▶ PROMPT: Transcribe the lines below word for word, everything from the line containing "From the listed objects" down to the line containing "9.95 metres", both included.

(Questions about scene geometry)
◆ ◆ ◆ ◆ ◆

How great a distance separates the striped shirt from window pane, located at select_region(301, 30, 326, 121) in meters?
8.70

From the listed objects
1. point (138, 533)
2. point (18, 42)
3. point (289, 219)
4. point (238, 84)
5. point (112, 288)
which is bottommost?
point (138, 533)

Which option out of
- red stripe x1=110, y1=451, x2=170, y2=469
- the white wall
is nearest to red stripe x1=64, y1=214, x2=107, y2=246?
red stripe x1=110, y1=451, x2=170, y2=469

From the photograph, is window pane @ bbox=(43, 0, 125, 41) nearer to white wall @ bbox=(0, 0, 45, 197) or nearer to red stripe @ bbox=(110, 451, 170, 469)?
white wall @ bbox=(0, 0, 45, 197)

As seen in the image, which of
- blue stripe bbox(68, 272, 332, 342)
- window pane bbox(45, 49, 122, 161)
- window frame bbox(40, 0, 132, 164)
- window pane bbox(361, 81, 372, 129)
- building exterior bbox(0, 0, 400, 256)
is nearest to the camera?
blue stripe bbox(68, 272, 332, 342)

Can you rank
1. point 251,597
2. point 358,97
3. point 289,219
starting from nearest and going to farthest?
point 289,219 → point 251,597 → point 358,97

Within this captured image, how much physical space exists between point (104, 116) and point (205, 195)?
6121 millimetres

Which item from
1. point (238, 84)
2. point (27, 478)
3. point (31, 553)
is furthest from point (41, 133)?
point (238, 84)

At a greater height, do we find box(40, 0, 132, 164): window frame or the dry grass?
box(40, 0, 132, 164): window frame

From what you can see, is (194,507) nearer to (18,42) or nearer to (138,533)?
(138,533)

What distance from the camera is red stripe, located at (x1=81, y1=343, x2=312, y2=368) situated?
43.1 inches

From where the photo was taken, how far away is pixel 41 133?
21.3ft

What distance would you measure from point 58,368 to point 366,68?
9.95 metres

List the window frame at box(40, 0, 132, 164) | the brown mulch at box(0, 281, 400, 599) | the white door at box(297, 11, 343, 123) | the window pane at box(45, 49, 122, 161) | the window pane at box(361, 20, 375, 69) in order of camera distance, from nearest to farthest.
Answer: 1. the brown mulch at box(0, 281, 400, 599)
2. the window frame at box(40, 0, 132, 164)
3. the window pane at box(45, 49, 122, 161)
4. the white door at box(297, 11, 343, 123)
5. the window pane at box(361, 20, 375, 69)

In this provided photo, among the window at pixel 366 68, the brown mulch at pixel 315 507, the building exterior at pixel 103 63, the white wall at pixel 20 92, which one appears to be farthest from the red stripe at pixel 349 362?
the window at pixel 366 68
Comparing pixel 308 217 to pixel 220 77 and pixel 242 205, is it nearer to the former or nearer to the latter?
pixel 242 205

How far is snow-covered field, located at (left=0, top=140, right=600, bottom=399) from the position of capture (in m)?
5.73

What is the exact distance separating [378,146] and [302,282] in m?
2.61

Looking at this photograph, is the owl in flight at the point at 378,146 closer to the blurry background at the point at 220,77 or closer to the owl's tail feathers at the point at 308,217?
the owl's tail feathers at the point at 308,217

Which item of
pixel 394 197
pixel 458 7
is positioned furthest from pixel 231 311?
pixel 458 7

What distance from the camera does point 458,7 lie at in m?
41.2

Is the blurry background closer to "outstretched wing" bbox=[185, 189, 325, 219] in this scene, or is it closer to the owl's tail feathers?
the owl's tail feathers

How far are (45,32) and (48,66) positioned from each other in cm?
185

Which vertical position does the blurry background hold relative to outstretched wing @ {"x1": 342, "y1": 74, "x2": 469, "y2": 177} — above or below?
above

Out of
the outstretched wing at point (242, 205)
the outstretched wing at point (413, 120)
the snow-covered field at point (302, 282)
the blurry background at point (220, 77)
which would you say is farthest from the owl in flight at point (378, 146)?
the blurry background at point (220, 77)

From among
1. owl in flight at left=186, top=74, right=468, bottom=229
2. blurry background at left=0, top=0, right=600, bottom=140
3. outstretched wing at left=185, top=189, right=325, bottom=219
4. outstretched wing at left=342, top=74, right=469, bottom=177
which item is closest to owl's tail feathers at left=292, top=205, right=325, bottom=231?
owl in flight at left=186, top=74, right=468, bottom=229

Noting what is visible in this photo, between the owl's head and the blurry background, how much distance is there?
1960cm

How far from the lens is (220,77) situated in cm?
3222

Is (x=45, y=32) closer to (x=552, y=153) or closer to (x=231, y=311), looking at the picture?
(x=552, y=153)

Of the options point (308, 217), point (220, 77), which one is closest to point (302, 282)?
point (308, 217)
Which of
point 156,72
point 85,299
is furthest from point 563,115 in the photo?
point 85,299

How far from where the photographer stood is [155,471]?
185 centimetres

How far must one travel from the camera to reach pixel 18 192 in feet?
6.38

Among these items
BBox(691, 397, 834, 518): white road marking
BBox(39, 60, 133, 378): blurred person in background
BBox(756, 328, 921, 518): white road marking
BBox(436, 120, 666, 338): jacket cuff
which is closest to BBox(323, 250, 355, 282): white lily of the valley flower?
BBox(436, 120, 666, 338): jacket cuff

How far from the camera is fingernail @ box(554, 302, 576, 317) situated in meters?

◆ ◆ ◆ ◆ ◆

▶ RESULT FOR THIS TASK:
From the listed objects
1. point (138, 533)
2. point (18, 42)
3. point (289, 219)
4. point (238, 84)
5. point (112, 288)
which is bottommost?
point (138, 533)

Which option out of
- red stripe x1=110, y1=451, x2=170, y2=469
- the white wall
is nearest to red stripe x1=64, y1=214, x2=107, y2=246?
red stripe x1=110, y1=451, x2=170, y2=469

From the photograph, is window pane @ bbox=(43, 0, 125, 41) nearer to white wall @ bbox=(0, 0, 45, 197) or nearer to red stripe @ bbox=(110, 451, 170, 469)?
white wall @ bbox=(0, 0, 45, 197)

As seen in the image, which of
- blue stripe bbox(68, 272, 332, 342)
- window pane bbox(45, 49, 122, 161)
- window frame bbox(40, 0, 132, 164)
- window pane bbox(361, 81, 372, 129)
- building exterior bbox(0, 0, 400, 256)
is nearest to the camera?
blue stripe bbox(68, 272, 332, 342)

Can you rank
1. point 251,597
2. point 358,97
3. point 289,219
starting from nearest and going to farthest?
point 289,219 → point 251,597 → point 358,97

Within this captured image, how much physical space exists between point (104, 116) and point (205, 195)?
6121 millimetres

Which item from
1. point (238, 84)
2. point (27, 478)
3. point (31, 553)
is furthest from point (41, 133)?
point (238, 84)

At a greater height, do we find box(40, 0, 132, 164): window frame or the dry grass?
box(40, 0, 132, 164): window frame

From what you can see, is (194,507) nearer to (18,42) or nearer to (138,533)?
(138,533)

What distance from the camera is red stripe, located at (x1=81, y1=343, x2=312, y2=368) situated?
43.1 inches

From where the photo was taken, how far away is pixel 41 133?
21.3ft

What distance would you measure from point 58,368 to point 366,68?
9.95 metres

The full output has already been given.